:: Records for the exercise ::

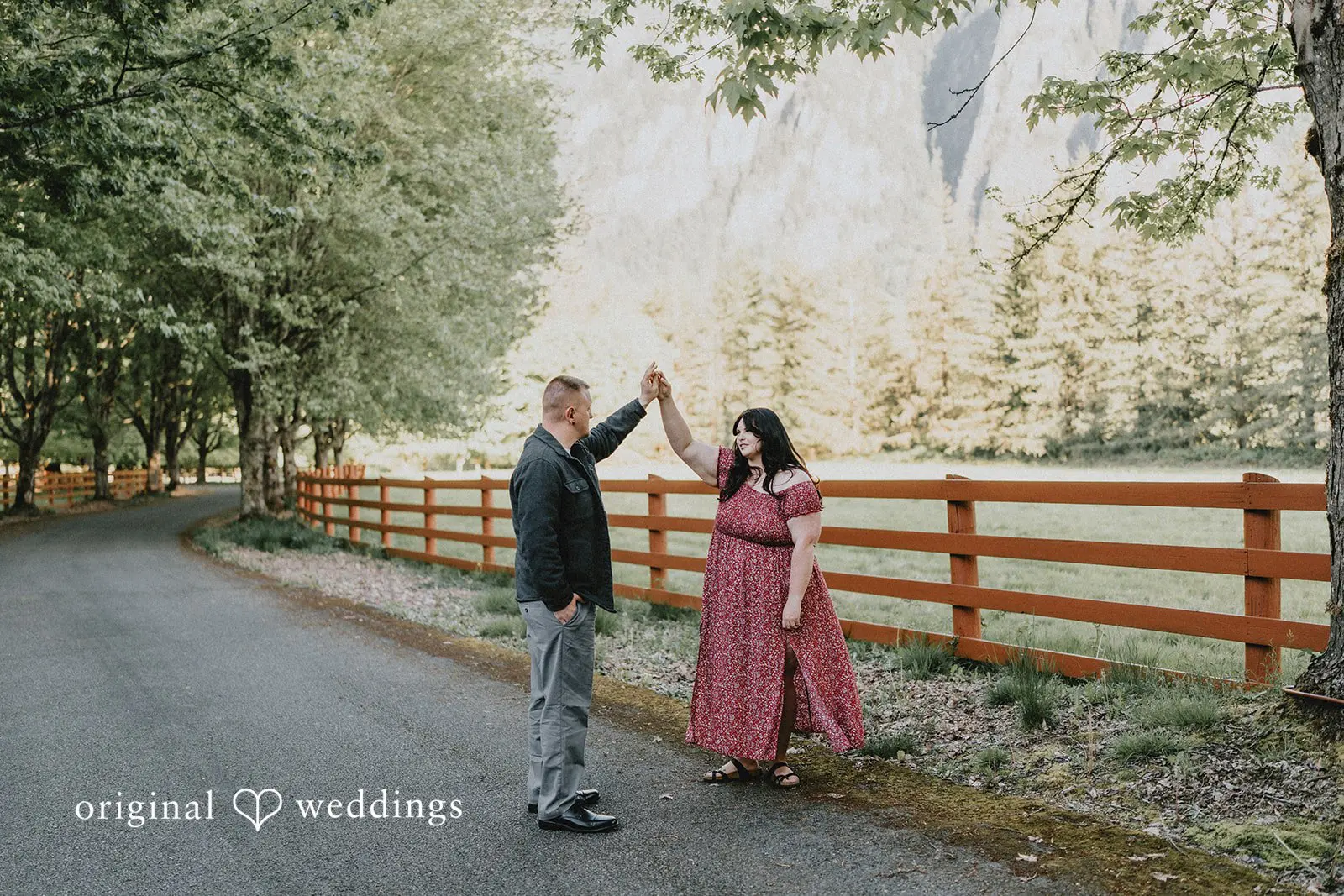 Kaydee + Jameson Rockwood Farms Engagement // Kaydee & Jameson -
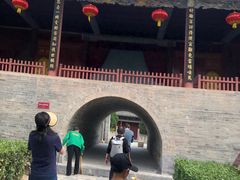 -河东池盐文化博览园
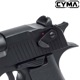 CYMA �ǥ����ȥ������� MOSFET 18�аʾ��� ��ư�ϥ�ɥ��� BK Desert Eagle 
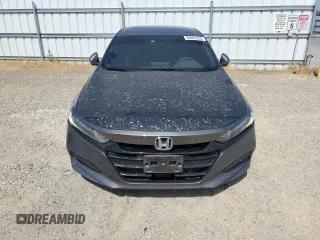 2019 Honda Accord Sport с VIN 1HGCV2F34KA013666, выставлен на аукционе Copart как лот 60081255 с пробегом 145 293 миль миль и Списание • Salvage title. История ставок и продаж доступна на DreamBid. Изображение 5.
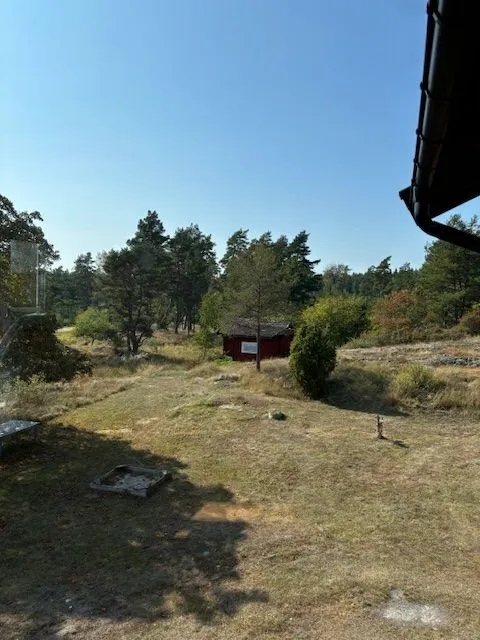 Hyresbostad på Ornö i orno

:::

#### Exercise directions
Would you please give the material above again, unchanged but without pictures?

#### Task answer
 Kaydee + Jameson Rockwood Farms Engagement // Kaydee & Jameson -
 -河东池盐文化博览园
 CYMA �ǥ����ȥ������� MOSFET 18�аʾ��� ��ư�ϥ�ɥ��� BK Desert Eagle 
 2019 Honda Accord Sport с VIN 1HGCV2F34KA013666, выставлен на аукционе Copart как лот 60081255 с пробегом 145 293 миль миль и Списание • Salvage title. История ставок и продаж доступна на DreamBid. Изображение 5.
 Hyresbostad på Ornö i orno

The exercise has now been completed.